__Given information__:
start

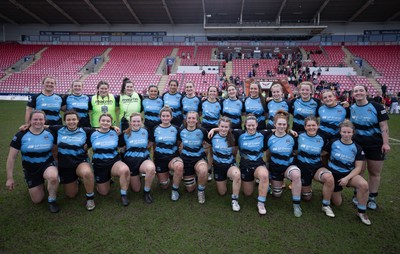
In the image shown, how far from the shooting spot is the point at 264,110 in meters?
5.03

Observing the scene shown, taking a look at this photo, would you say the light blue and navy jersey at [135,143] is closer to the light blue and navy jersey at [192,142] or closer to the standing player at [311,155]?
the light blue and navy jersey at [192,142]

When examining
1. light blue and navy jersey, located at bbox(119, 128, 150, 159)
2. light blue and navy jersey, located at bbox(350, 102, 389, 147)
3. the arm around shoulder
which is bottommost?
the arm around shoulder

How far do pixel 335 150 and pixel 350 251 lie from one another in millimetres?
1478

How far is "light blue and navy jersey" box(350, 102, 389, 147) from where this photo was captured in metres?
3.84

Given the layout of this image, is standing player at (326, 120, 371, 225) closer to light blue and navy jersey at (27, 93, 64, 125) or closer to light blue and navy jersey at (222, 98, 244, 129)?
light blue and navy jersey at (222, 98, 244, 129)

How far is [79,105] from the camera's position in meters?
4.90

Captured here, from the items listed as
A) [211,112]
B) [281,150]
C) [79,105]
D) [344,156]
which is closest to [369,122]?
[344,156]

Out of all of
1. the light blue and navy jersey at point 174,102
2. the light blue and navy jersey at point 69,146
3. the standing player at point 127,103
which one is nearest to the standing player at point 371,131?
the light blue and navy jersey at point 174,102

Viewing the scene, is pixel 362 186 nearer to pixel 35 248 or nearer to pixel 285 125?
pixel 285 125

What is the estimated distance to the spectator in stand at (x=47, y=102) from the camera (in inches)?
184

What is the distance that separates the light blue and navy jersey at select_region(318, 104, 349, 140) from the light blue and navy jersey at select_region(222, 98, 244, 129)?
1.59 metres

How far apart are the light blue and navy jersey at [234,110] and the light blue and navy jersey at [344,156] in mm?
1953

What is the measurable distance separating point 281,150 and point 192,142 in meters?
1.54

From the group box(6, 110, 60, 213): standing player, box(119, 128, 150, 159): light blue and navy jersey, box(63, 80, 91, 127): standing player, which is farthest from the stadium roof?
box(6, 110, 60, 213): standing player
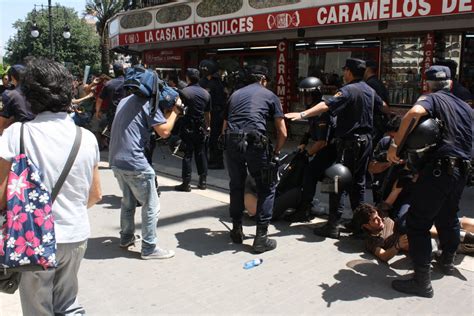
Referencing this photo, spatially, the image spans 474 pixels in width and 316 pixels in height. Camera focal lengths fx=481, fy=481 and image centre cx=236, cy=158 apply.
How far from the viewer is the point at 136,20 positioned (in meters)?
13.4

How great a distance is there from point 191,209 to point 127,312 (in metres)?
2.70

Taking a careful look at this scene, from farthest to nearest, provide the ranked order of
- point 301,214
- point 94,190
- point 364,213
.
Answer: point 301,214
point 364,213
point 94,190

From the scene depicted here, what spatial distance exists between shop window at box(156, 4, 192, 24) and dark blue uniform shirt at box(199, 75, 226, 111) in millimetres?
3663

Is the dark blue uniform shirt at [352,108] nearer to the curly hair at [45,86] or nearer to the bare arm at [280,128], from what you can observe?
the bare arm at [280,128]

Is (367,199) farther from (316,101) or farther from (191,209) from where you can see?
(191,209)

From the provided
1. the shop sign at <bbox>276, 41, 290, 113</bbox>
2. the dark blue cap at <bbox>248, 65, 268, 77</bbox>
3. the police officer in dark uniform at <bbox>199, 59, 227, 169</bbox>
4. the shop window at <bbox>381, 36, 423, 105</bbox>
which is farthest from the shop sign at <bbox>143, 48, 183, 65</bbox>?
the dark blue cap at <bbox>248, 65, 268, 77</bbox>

end

Leave the pictures out and print the records above exactly as they stand.

__The completed task__:
In the image shown, how far from the shooting spot is the point at 264,110 in meters?
5.03

Observing the scene shown, taking a look at this photo, would you say the light blue and navy jersey at [135,143] is closer to the light blue and navy jersey at [192,142] or closer to the standing player at [311,155]?
the light blue and navy jersey at [192,142]

When examining
1. light blue and navy jersey, located at bbox(119, 128, 150, 159)
2. light blue and navy jersey, located at bbox(350, 102, 389, 147)
3. the arm around shoulder
which is bottommost?
the arm around shoulder

How far do pixel 335 150 and pixel 350 251 lie from one another in millimetres?
1478

How far is "light blue and navy jersey" box(350, 102, 389, 147) from where this photo was captured in metres?
3.84

Given the layout of this image, is standing player at (326, 120, 371, 225) closer to light blue and navy jersey at (27, 93, 64, 125) or closer to light blue and navy jersey at (222, 98, 244, 129)?
light blue and navy jersey at (222, 98, 244, 129)

How far is [79,105] from the camera's position in meters?
4.90

Captured here, from the items listed as
A) [211,112]
B) [281,150]
C) [79,105]
D) [344,156]
which is closest to [369,122]?
[344,156]

Out of all of
1. the light blue and navy jersey at point 174,102
2. the light blue and navy jersey at point 69,146
3. the standing player at point 127,103
which one is nearest to the standing player at point 371,131?
the light blue and navy jersey at point 174,102

Viewing the scene, is pixel 362 186 nearer to pixel 35 248 or nearer to pixel 285 125?
pixel 285 125

What is the estimated distance to the spectator in stand at (x=47, y=102) from the camera (in inches)?
184

What is the distance that separates the light blue and navy jersey at select_region(318, 104, 349, 140) from the light blue and navy jersey at select_region(222, 98, 244, 129)?
1.59 metres

How far apart are the light blue and navy jersey at [234,110] and the light blue and navy jersey at [344,156] in mm?
1953

What is the measurable distance separating point 281,150 and point 192,142 in meters?
1.54

From the group box(6, 110, 60, 213): standing player, box(119, 128, 150, 159): light blue and navy jersey, box(63, 80, 91, 127): standing player, which is farthest from the stadium roof?
box(6, 110, 60, 213): standing player
Referencing this photo, spatially, the image spans 474 pixels in width and 316 pixels in height. Camera focal lengths fx=481, fy=481 and image centre cx=236, cy=158 apply.
How far from the viewer is the point at 136,20 positioned (in meters)?
13.4

How great a distance is there from point 191,209 to point 127,312 (in metres)?
2.70

Taking a careful look at this scene, from farthest to nearest, provide the ranked order of
- point 301,214
- point 94,190
- point 364,213
.
Answer: point 301,214
point 364,213
point 94,190

From the scene depicted here, what spatial distance exists between shop window at box(156, 4, 192, 24) and dark blue uniform shirt at box(199, 75, 226, 111) in millimetres?
3663

Is the dark blue uniform shirt at [352,108] nearer to the curly hair at [45,86] or nearer to the bare arm at [280,128], from what you can observe?
the bare arm at [280,128]

Is (367,199) farther from (316,101) or farther from (191,209) from where you can see?
(191,209)

From the provided
1. the shop sign at <bbox>276, 41, 290, 113</bbox>
2. the dark blue cap at <bbox>248, 65, 268, 77</bbox>
3. the police officer in dark uniform at <bbox>199, 59, 227, 169</bbox>
4. the shop window at <bbox>381, 36, 423, 105</bbox>
which is farthest from the shop sign at <bbox>143, 48, 183, 65</bbox>?
the dark blue cap at <bbox>248, 65, 268, 77</bbox>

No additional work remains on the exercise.